- Version: 2.1
- Authors: Zhenyu Zhang (zhenyuz.cdis@gmail.com)
- Description: The package converts TCGA SNP6 tangent normalized data (produced previously by TCGA using BirdSuite package) into copy number segmentation files
- License: Apache 2.0
- R (>= 3.2.0)
- tools
- parallel
- data.table (>= 1.9.6)
- DNAcopy (>= 1.44.0)
- futile.logger (>= 1.4.3)
- optparser (>= 1.4.4)
Probeset_Description File: a six column TSV file containing the following information
- probeid: SNP6 probeset ID
- chr: chromosome
- pos: coordinate of the center of probe
- strand: strand
- type: SNP6 or CN proble
- freqcnv: probe in frequent copy number variation regions in germline (boolean)
- par: probe in Pseudo-Autosomal Regions (PAR) (boolean)
Two example probe description files in GRCh38 are provided in ./meta folder.
- snp6.na35.liftover.hg38.txt.gz is generated from coordinate liftover (default for command-line mode)
- snp6.na35.remap.hg38.subset.txt.gz is generated from probe sequence remap (recommended)

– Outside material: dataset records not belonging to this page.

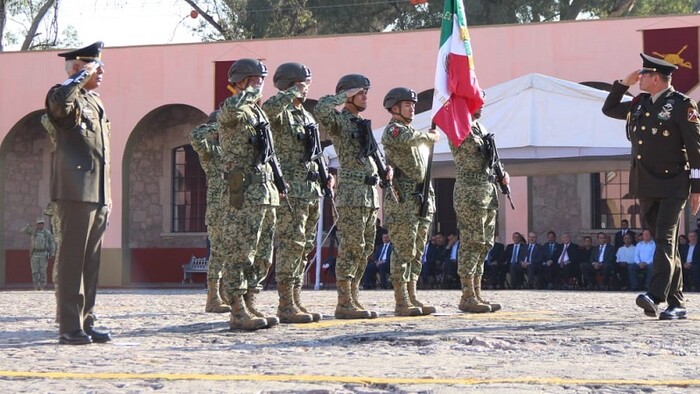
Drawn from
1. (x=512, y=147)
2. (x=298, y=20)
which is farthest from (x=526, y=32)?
(x=298, y=20)

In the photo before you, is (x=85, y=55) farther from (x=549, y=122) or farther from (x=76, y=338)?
(x=549, y=122)

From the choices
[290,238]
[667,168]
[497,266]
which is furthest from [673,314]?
[497,266]

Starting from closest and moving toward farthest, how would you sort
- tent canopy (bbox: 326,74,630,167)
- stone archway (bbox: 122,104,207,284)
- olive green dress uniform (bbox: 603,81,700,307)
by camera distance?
olive green dress uniform (bbox: 603,81,700,307) → tent canopy (bbox: 326,74,630,167) → stone archway (bbox: 122,104,207,284)

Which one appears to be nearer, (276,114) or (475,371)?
(475,371)

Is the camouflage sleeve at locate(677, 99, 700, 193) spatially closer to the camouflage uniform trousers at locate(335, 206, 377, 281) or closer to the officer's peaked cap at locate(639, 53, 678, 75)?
the officer's peaked cap at locate(639, 53, 678, 75)

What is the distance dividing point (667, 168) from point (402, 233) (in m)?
2.12

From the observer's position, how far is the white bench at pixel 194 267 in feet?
86.8

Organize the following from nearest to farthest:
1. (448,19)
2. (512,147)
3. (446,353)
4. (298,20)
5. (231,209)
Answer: (446,353), (231,209), (448,19), (512,147), (298,20)

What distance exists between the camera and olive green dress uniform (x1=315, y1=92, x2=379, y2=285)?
9.62m

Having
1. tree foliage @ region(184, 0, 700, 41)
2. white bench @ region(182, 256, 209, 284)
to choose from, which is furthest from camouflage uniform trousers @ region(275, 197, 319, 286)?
tree foliage @ region(184, 0, 700, 41)

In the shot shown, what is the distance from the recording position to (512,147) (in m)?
16.7

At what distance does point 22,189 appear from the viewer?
28.5 m

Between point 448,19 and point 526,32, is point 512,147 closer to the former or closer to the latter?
point 448,19

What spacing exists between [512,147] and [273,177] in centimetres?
852
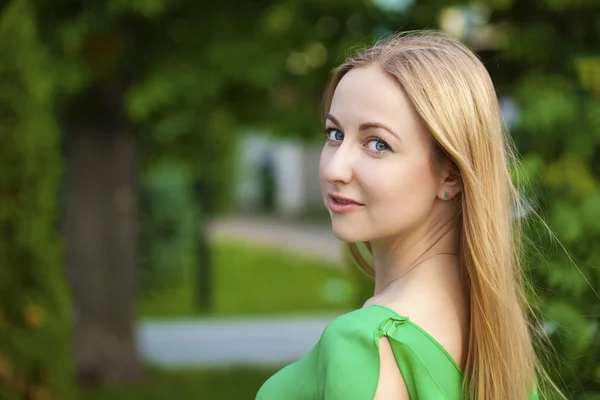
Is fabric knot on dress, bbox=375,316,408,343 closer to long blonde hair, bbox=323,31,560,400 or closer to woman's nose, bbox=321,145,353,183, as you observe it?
long blonde hair, bbox=323,31,560,400

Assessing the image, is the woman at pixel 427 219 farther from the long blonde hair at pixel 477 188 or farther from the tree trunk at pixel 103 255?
the tree trunk at pixel 103 255

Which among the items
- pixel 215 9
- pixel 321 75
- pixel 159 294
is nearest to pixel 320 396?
pixel 321 75

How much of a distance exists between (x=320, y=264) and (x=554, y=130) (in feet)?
48.1

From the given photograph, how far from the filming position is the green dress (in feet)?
5.47

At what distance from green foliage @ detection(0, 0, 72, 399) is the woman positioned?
14.5 ft

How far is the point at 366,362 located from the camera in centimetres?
168

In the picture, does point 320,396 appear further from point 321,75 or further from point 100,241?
point 100,241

Two modes of running are supported In command-line running mode, the script SNP6CBS.r process one input file each time
Rscript SNP6CBS.r --file=tangent_normlized_file --out1=output_allcnv_file --out2=output_nocnv_file --meta=probeset_description_file --gender=gender --sample=sample_id --log=output_log_file
In parallel mode, SNP6CBS.paralle.r will build a parallel cluster to process each sample. This mode requires a job description file, whose file name is hardcoded in the script as
job_file = "../cbs.jobs.20180214.txt"
A sample job file is provided in ./example/cbs.jobs.20180214.txt. Please check file header for descriptions of each field.